If the cryovolcans are pumping methane into the atmosphere of Titan from the inside, it means that there must be a process inside to produce that methane in the first place – a situation that also has other implications. “If this cooking process is taking place inside with this accumulated complex organic material, then it will generate other products,” says Miller. “Furthermore, it will not only be created with methane and carbon dioxide and those other products could have some implications on the fact that the ocean of the subsoil of Titan may be habitable or not.”
Hoping for answers
Of course, they still remain a lot to discover on Titano. To begin with, where did the water pelvis of the methane inside come from? This and other questions can be answered from the next Titan missions, including the NASA and the johns Hopkins Applied Physics Laboratory. Dragonfly’s space vehicle, a nuco -propulsion nineteenth drone nuclear propulsion that will be able to fly from one scientific investigation to the other, is due to the launch later in this decade and will arrive in 2034. When it arrives, the seas of the Equatorial Duna of Titan will explore for evidence of what makes the moon as it is.
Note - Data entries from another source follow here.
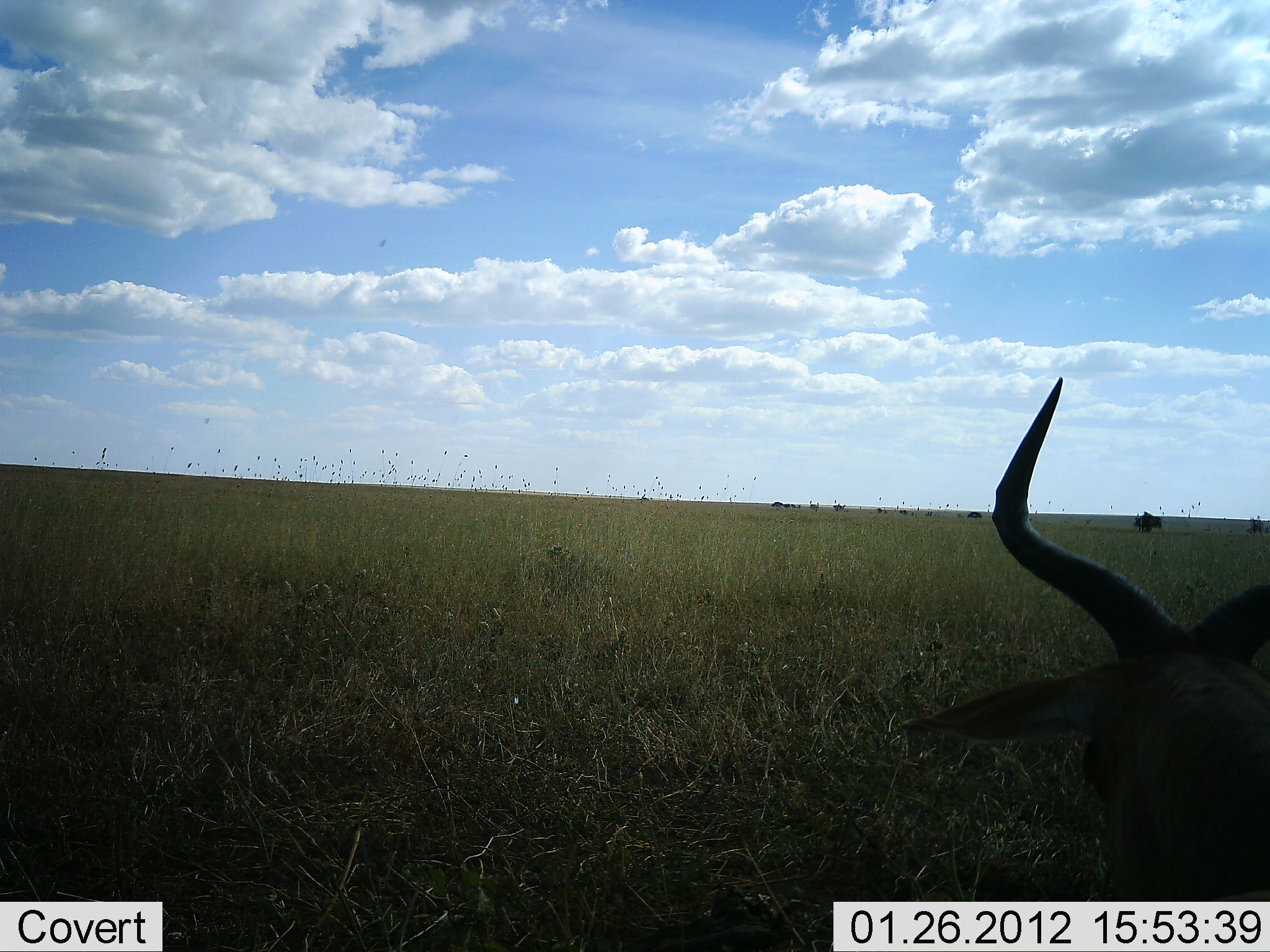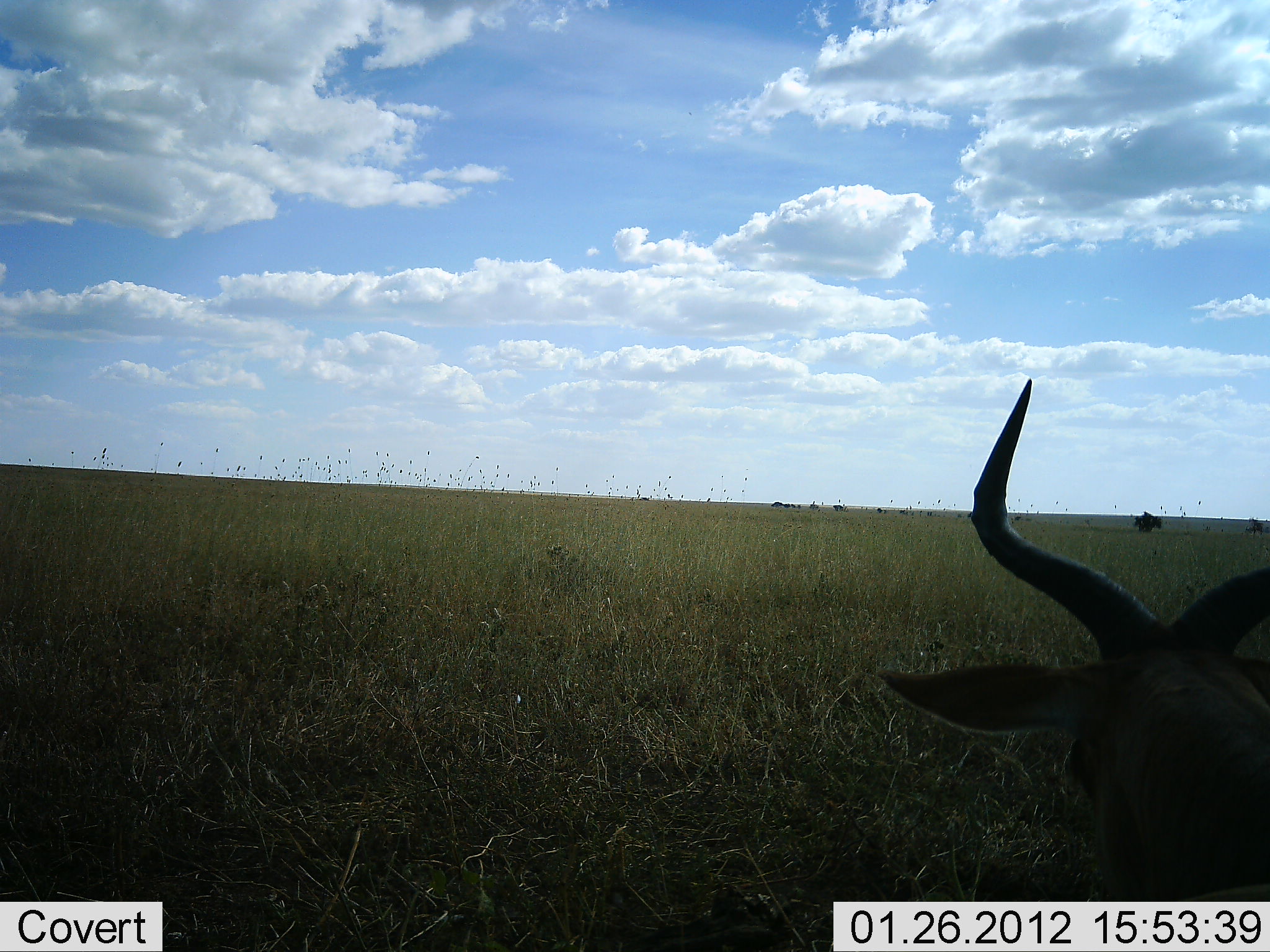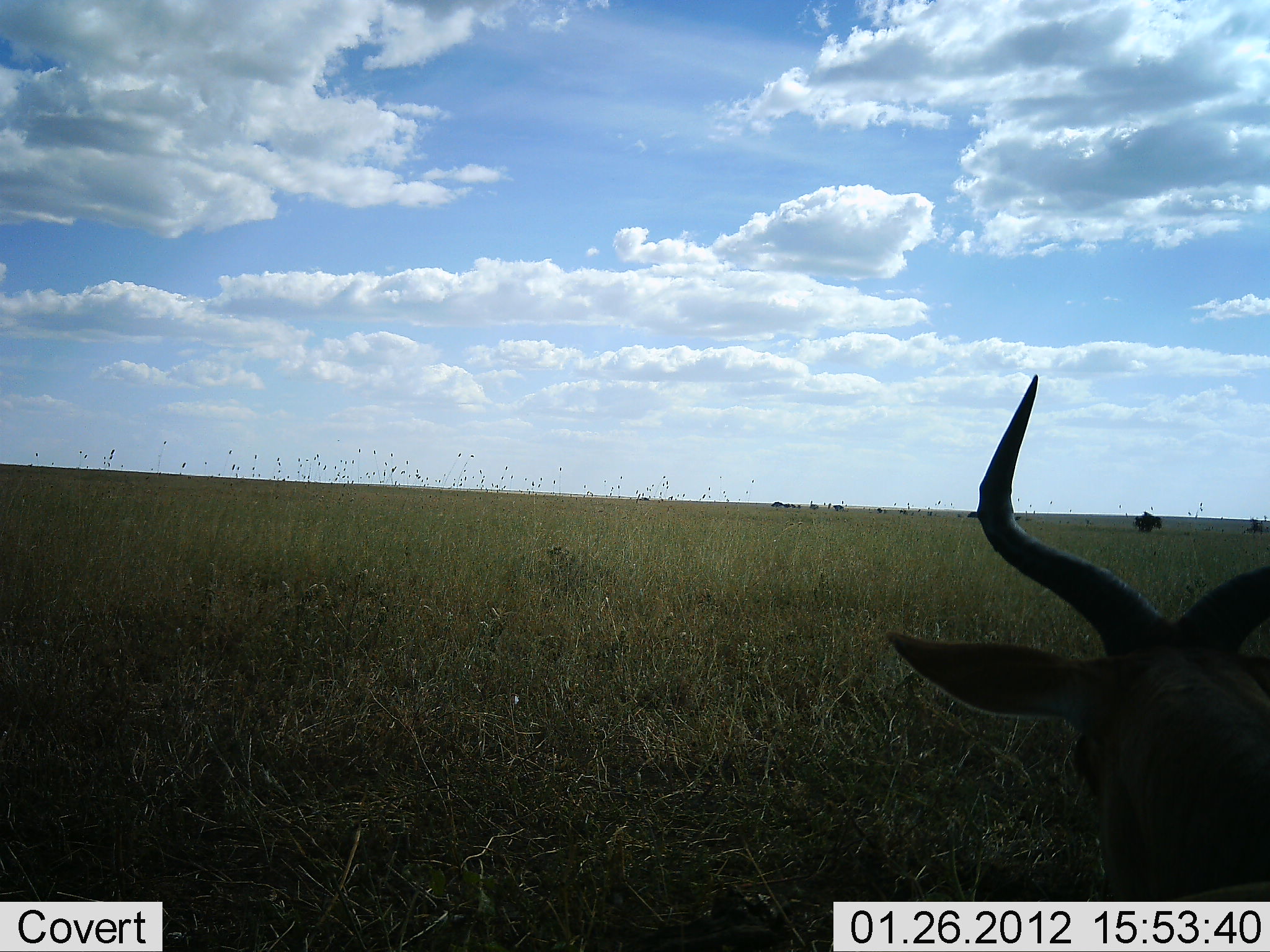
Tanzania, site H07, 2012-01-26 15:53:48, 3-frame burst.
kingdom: Animalia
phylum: Chordata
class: Mammalia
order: Artiodactyla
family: Bovidae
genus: Alcelaphus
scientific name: Alcelaphus buselaphus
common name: hartebeest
Hartebeest (Alcelaphus buselaphus), count 1. Behavior (volunteer vote fractions): standing 36%, resting 64%, moving 0%, interacting 0%. Young present (vote fraction): 0%. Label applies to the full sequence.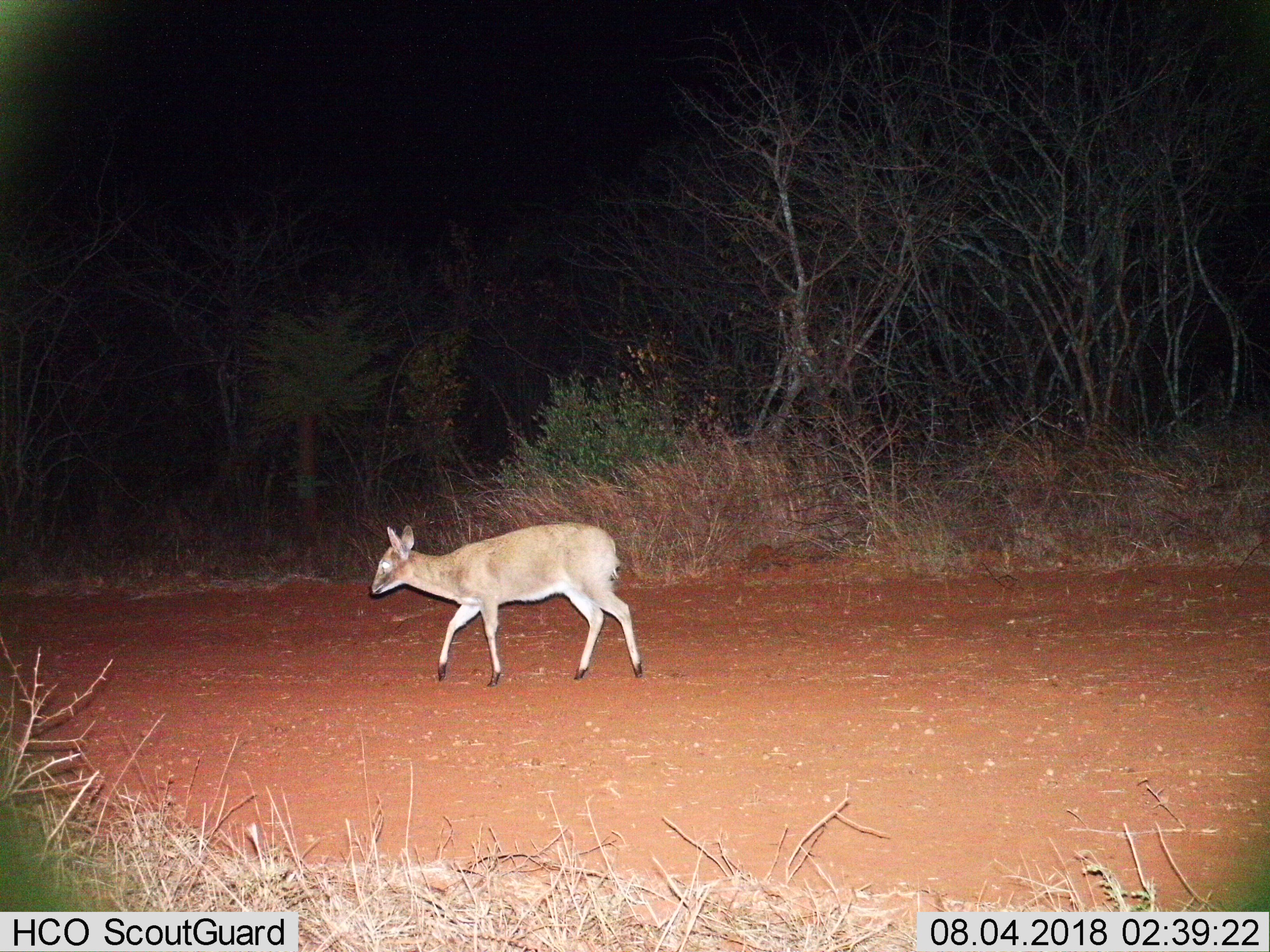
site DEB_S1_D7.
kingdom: Animalia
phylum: Chordata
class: Mammalia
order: Artiodactyla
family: Bovidae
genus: Sylvicapra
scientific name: Sylvicapra grimmia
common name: common duiker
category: duikercommongrey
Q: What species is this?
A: Duikercommongrey (common duiker) (Sylvicapra grimmia).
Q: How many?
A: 1.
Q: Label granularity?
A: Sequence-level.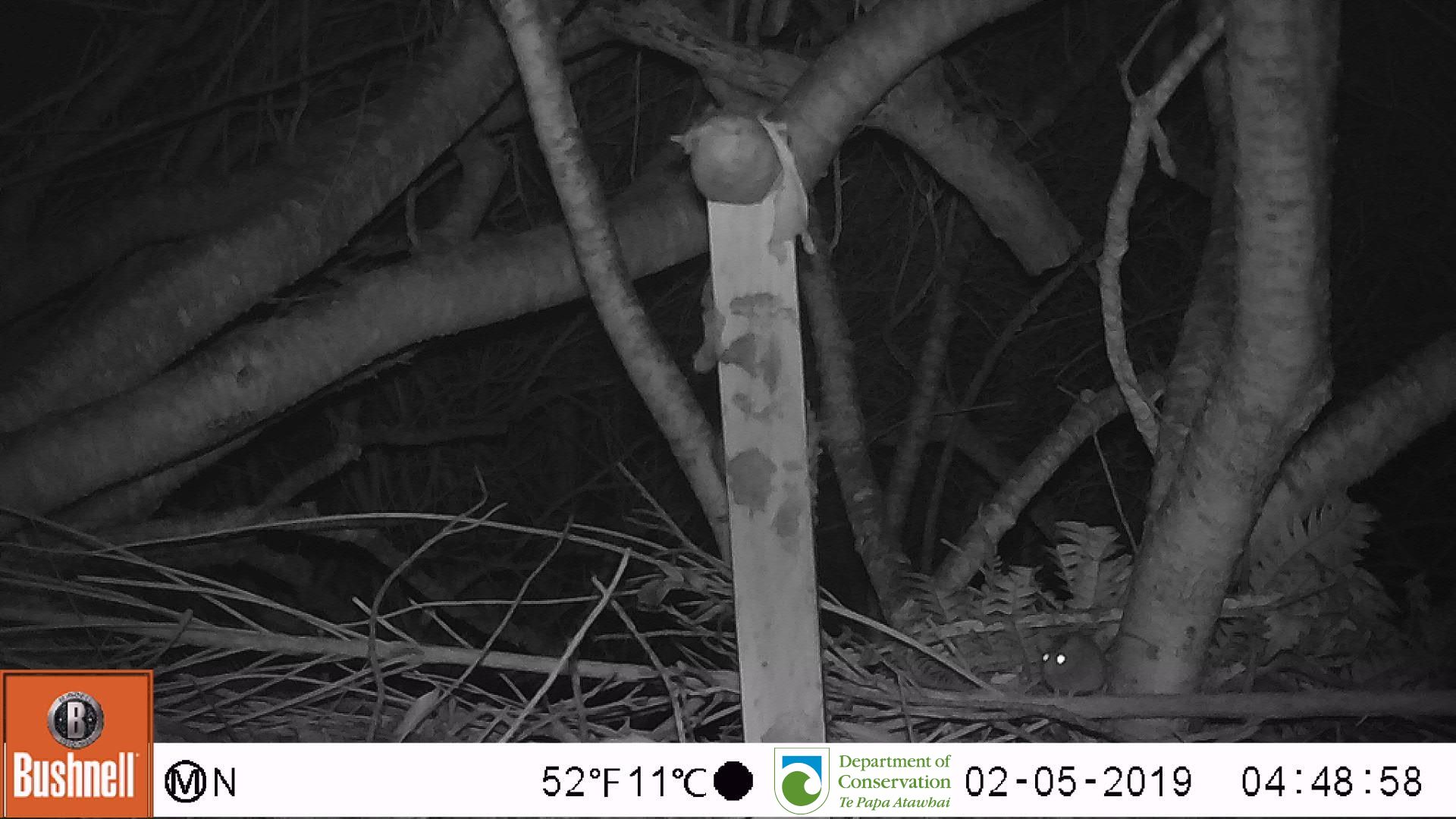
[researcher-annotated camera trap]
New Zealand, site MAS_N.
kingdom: Animalia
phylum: Chordata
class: Mammalia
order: Rodentia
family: Muridae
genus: Mus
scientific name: Mus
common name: mouse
Dragonfly and recent efforts such as the Osiris-Rex mission to restore Asteroid Bennu samples, have shown the value of focusing our analysis on organic components in the external solar system and Miller expresses hope about what it means for the future of planetary science. “There has been a kind of explosion of interest for the community of the external solar system in this organic material and what people are discovering on these samples will continue to grow and really, really taking off.”
While laboratory experiments and robotic missions continue to advance our knowledge, it is almost certain that we will come to see Titan under a completely new light.